■ EXCERPT PROVIDED ■
══════

Is it possible for humanity to become extinct due to climate change? Absolutely – but according to some experts, such end-time scenarios are given too little attention. They call for more research in the field and better preparation for the worst possible consequences of global warming.

According to experts, climate change could, in the worst case, lead to human extinction. So far, too little is known about such end-time scenarios and their probability, writes an international team in the “Proceedings” of the US National Academy of Sciences (“PNAS”). Under the heading “Climate Endgame: Exploring Catastrophic Climate Change Scenarios,” the authors advocate more prudent risk management and more research into the worst-case scenarios of global warming. The world must start preparing for end-time scenarios caused by climate change.

“There is ample evidence that climate change could reach catastrophic proportions,” write the scientists, including former and one current director of the Potsdam Institute for Climate Impact Research (PIK), Hans Joachim Schellnhuber and Johan Rockstrom. Despite 30 years of effort, human-caused greenhouse gas emissions have continued to rise. “Even discounting the worst-case scenario of climate change, the world is on track to experience a temperature increase of between 2.1 and 3.9 degrees by 2100.”

══════

■ RECORD EXTRACTS ■
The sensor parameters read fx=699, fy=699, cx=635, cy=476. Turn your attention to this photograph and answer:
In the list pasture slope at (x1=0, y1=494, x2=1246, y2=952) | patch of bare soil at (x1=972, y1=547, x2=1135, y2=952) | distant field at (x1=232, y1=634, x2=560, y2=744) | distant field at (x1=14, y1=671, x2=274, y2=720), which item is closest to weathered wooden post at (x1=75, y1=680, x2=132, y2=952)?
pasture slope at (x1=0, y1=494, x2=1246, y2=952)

══════

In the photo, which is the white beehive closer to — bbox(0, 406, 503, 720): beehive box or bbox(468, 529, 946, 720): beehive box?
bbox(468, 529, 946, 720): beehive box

══════

■ EXERCISE OBJECTIVE ■
From the text on climate change and human extinction, return word for word the passage starting at "According to experts, climate" and ending at "by climate change.".

■ WRITTEN ANSWER ■
According to experts, climate change could, in the worst case, lead to human extinction. So far, too little is known about such end-time scenarios and their probability, writes an international team in the “Proceedings” of the US National Academy of Sciences (“PNAS”). Under the heading “Climate Endgame: Exploring Catastrophic Climate Change Scenarios,” the authors advocate more prudent risk management and more research into the worst-case scenarios of global warming. The world must start preparing for end-time scenarios caused by climate change.